## Problem description
Restate, word for word, the run of lines that starts at the line containing "For the items" and ends with the final line of the listing. Leave pictures out.

<<<<

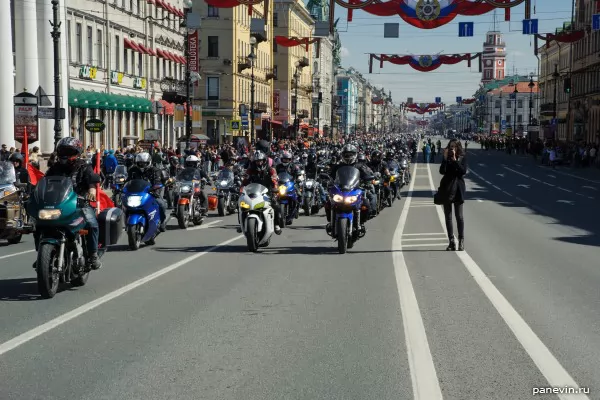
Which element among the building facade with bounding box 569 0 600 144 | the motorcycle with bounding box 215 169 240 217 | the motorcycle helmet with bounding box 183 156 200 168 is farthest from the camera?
the building facade with bounding box 569 0 600 144

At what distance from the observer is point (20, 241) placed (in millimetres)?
18531

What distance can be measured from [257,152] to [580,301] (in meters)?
7.95

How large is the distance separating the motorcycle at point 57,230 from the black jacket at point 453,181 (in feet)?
20.4

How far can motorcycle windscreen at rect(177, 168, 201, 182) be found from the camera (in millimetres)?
20562

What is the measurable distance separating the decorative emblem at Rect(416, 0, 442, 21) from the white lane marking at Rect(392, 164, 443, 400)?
57.2 ft

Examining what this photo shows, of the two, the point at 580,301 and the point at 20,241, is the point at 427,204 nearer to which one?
the point at 20,241

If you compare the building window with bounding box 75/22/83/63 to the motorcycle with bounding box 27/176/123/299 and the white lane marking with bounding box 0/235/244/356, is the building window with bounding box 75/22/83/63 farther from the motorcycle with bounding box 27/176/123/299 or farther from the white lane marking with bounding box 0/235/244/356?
the motorcycle with bounding box 27/176/123/299

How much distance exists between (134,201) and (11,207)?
2890 millimetres

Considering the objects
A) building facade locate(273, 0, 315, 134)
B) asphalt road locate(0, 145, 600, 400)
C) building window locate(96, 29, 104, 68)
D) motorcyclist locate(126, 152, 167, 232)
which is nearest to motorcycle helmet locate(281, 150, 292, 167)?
motorcyclist locate(126, 152, 167, 232)

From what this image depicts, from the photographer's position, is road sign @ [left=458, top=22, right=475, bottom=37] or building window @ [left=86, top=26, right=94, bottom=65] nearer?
road sign @ [left=458, top=22, right=475, bottom=37]

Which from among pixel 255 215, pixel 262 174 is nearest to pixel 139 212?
pixel 255 215

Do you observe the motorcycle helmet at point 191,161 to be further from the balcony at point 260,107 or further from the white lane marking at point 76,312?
the balcony at point 260,107

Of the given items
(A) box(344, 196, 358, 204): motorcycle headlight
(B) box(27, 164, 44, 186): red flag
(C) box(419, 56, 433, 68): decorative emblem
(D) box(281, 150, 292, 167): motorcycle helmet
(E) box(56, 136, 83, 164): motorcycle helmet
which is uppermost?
(C) box(419, 56, 433, 68): decorative emblem

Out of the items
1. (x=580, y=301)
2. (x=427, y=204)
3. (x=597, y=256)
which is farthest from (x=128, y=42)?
(x=580, y=301)
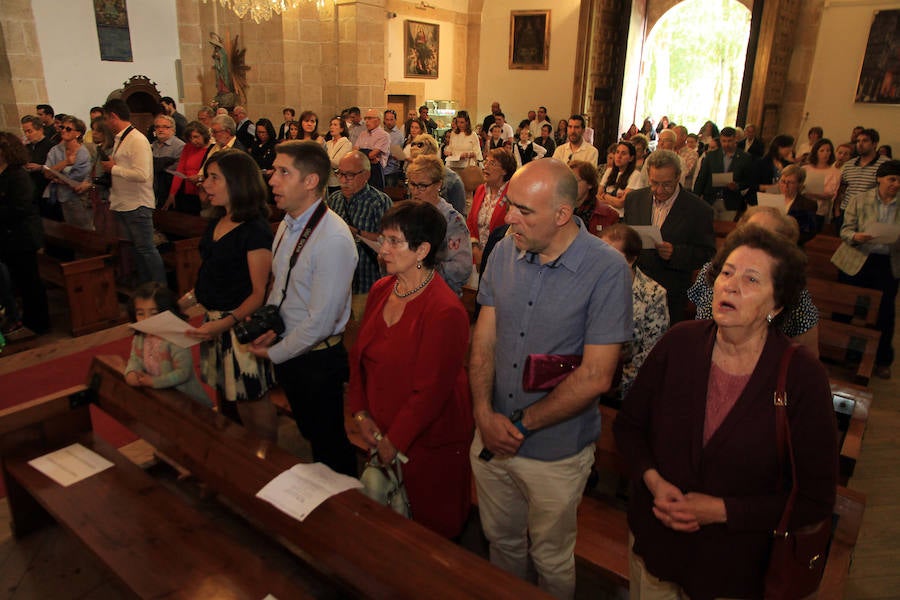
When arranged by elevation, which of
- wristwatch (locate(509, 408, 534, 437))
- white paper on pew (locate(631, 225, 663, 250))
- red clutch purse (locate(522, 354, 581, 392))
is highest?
white paper on pew (locate(631, 225, 663, 250))

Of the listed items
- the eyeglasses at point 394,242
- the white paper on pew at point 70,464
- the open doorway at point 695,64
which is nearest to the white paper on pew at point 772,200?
the eyeglasses at point 394,242

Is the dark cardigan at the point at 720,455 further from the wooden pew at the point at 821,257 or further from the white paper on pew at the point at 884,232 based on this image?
the wooden pew at the point at 821,257

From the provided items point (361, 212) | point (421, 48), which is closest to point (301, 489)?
point (361, 212)

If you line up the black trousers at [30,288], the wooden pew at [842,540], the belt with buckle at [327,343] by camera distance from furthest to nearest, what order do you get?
the black trousers at [30,288]
the belt with buckle at [327,343]
the wooden pew at [842,540]

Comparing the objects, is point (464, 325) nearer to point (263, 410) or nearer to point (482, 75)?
point (263, 410)

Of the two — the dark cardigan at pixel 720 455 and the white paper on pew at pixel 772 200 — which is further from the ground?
the white paper on pew at pixel 772 200

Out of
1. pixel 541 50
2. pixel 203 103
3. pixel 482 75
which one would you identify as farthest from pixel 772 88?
pixel 203 103

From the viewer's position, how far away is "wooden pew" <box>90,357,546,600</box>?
5.43 feet

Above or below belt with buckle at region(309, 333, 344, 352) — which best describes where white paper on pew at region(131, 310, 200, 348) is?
above

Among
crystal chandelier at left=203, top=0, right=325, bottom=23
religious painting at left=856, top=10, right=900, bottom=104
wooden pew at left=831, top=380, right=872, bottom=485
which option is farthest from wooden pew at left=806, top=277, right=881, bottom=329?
religious painting at left=856, top=10, right=900, bottom=104

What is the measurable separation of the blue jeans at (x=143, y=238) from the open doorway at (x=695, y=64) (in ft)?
48.6

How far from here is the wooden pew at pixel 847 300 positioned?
177 inches

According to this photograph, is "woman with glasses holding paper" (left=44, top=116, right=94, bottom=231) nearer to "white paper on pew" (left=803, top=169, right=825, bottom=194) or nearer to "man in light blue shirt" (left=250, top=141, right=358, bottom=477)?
"man in light blue shirt" (left=250, top=141, right=358, bottom=477)

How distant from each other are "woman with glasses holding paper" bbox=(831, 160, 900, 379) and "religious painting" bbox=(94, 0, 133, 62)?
1143 cm
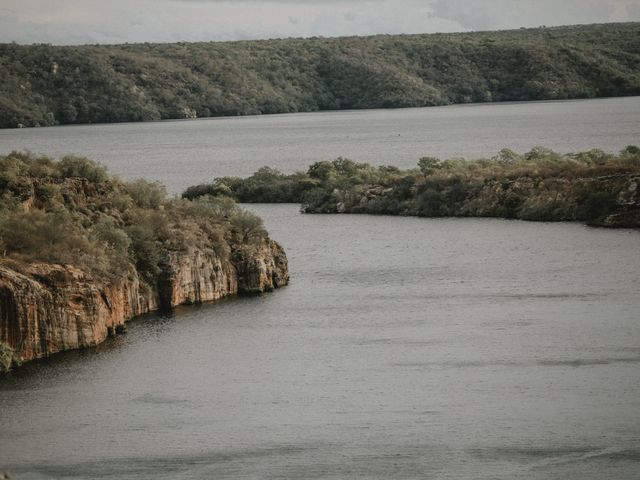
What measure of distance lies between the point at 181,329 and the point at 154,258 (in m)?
5.27

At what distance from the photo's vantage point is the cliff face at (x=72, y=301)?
49.4m

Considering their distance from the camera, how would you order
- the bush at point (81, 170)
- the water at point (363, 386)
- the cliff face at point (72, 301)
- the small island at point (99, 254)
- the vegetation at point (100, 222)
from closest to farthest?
the water at point (363, 386), the cliff face at point (72, 301), the small island at point (99, 254), the vegetation at point (100, 222), the bush at point (81, 170)

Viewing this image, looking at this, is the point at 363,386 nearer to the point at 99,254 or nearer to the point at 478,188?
the point at 99,254

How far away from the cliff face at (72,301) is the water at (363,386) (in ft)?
3.03

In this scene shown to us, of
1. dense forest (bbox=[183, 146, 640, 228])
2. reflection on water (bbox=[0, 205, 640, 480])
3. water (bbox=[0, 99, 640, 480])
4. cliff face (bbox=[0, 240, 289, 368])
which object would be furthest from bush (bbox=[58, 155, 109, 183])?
dense forest (bbox=[183, 146, 640, 228])

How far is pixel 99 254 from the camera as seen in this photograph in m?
56.3

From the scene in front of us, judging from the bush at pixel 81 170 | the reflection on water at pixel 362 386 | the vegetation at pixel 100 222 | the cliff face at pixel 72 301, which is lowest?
the reflection on water at pixel 362 386

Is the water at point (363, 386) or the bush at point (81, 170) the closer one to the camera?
the water at point (363, 386)

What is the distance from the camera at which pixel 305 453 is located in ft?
130

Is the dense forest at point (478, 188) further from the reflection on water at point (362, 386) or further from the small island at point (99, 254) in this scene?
the reflection on water at point (362, 386)

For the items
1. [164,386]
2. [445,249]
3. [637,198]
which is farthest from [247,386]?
[637,198]

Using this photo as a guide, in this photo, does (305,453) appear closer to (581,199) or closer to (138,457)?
(138,457)

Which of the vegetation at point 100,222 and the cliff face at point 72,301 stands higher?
the vegetation at point 100,222

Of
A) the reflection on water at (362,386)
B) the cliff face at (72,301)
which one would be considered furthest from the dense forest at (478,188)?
the cliff face at (72,301)
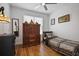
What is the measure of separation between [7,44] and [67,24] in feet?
3.66

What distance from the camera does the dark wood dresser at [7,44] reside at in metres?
1.34

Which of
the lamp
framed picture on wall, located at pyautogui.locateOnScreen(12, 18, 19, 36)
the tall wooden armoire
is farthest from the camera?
the tall wooden armoire

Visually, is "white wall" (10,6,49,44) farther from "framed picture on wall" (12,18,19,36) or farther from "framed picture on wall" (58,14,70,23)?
"framed picture on wall" (58,14,70,23)

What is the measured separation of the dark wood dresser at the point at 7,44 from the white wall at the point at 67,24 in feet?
2.52

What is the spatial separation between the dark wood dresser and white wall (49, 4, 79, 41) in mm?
767

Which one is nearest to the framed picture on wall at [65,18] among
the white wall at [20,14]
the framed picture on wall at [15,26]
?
the white wall at [20,14]

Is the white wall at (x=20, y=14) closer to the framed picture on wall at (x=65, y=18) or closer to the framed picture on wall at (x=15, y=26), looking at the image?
the framed picture on wall at (x=15, y=26)

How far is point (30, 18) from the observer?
5.07 feet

>>>>

## Response
For the items
1. [164,386]
2. [445,249]
3. [637,198]
which is farthest from [247,386]?
[637,198]

Using this photo as a guide, in this photo, does (305,453) appear closer to (581,199) or closer to (138,457)?
(138,457)

Which of the vegetation at point 100,222 and the cliff face at point 72,301 stands higher?
the vegetation at point 100,222

Of
A) the reflection on water at (362,386)
B) the cliff face at (72,301)
which one would be considered furthest from the dense forest at (478,188)?
the cliff face at (72,301)
What is the measure of separation between [7,44] and [67,24] in feet?
3.66

What distance from the camera does the dark wood dresser at [7,44] reside at in metres?
1.34

Which of
the lamp
framed picture on wall, located at pyautogui.locateOnScreen(12, 18, 19, 36)
the tall wooden armoire
is farthest from the camera?
the tall wooden armoire

Visually, is "white wall" (10,6,49,44) farther from "framed picture on wall" (12,18,19,36) or farther from "framed picture on wall" (58,14,70,23)?
"framed picture on wall" (58,14,70,23)

What is the measured separation of the dark wood dresser at the point at 7,44 from the white wall at the point at 67,24 in feet?
2.52

What is the spatial separation between the dark wood dresser and white wall (49, 4, 79, 41) in mm?
767

Which one is nearest to the framed picture on wall at [65,18] among
the white wall at [20,14]
the framed picture on wall at [15,26]
?
the white wall at [20,14]

Is the white wall at (x=20, y=14) closer to the framed picture on wall at (x=65, y=18) or closer to the framed picture on wall at (x=15, y=26), looking at the image?
the framed picture on wall at (x=15, y=26)

How far is point (30, 18) from the observer?
5.07 feet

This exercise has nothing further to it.